(SHORT EXERCISE):
Return all of the following lines word for word, with every character unchanged.

(SOURCE DATA):
++++++
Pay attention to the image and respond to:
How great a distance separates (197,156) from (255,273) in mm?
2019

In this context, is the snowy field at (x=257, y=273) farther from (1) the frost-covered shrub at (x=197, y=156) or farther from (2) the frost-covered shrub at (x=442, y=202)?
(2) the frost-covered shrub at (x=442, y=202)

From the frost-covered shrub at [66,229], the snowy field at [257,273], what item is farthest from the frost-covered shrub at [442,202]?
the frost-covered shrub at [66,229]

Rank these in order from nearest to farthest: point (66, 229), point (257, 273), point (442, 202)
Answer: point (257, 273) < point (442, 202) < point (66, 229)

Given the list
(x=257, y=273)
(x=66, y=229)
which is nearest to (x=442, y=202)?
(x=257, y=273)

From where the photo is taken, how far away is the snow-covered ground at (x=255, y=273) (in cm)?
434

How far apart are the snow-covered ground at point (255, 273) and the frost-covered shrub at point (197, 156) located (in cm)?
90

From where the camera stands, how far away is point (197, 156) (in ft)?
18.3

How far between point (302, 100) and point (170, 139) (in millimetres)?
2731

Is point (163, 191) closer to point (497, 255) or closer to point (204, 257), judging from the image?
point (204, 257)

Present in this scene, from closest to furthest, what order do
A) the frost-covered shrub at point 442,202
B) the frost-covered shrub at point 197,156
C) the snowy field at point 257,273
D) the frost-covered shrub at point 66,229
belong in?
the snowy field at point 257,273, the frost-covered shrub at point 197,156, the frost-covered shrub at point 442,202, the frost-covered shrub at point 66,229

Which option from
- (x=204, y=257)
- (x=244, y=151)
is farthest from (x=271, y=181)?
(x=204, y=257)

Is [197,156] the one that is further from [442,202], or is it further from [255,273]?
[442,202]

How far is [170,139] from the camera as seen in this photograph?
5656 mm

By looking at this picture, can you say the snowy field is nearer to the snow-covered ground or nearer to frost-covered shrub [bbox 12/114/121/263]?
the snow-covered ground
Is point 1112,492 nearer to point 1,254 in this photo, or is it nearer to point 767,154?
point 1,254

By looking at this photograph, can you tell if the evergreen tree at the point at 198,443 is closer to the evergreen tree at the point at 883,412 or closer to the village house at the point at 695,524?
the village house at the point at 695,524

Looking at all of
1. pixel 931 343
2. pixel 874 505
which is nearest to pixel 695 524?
++++++
(RESULT):
Pay attention to the image and respond to:
How great a distance separates (197,156) from (255,273) in mm?
2019

In this context, is the snowy field at (x=257, y=273) farther from (1) the frost-covered shrub at (x=197, y=156) or farther from (2) the frost-covered shrub at (x=442, y=202)?
(2) the frost-covered shrub at (x=442, y=202)

From the frost-covered shrub at [66,229], the snowy field at [257,273], what item is farthest from the frost-covered shrub at [442,202]?
the frost-covered shrub at [66,229]

Rank these in order from nearest to farthest: point (66, 229), point (257, 273), point (442, 202)
Answer: point (257, 273) < point (442, 202) < point (66, 229)

Given the list
(x=257, y=273)
(x=66, y=229)
which is nearest to (x=442, y=202)?
(x=257, y=273)

From where the photo is taken, how far away is the snow-covered ground at (x=255, y=273) (in cm)?
434

How far apart are the snow-covered ground at point (255, 273) and the frost-covered shrub at point (197, 156) located (in cm)?
90

From where the camera stands, how far away is point (197, 156) (in ft)?
18.3

How far between point (302, 100) and point (170, 139) (in millimetres)?
2731

Is point (163, 191) closer to point (497, 255) or closer to point (204, 257), judging from the image?
point (204, 257)

Present in this scene, from closest to furthest, what order do
A) the frost-covered shrub at point 442,202
B) the frost-covered shrub at point 197,156
C) the snowy field at point 257,273
D) the frost-covered shrub at point 66,229
belong in?
the snowy field at point 257,273, the frost-covered shrub at point 197,156, the frost-covered shrub at point 442,202, the frost-covered shrub at point 66,229

Which option from
- (x=204, y=257)
- (x=244, y=151)
is farthest from (x=271, y=181)?
(x=204, y=257)

Is [197,156] the one that is further from [442,202], or is it further from [255,273]?
[442,202]

How far is [170,139] from the camera as seen in this photograph?
5656 mm

By looking at this picture, can you say the snowy field is nearer to the snow-covered ground or nearer to frost-covered shrub [bbox 12/114/121/263]?
the snow-covered ground
Is point 1112,492 nearer to point 1,254 in this photo, or is it nearer to point 767,154?
point 1,254

By looking at this photograph, can you tell if the evergreen tree at the point at 198,443 is closer to the evergreen tree at the point at 883,412 or closer to the village house at the point at 695,524?
the village house at the point at 695,524

Looking at all of
1. pixel 931 343
2. pixel 874 505
which is nearest to pixel 695 524?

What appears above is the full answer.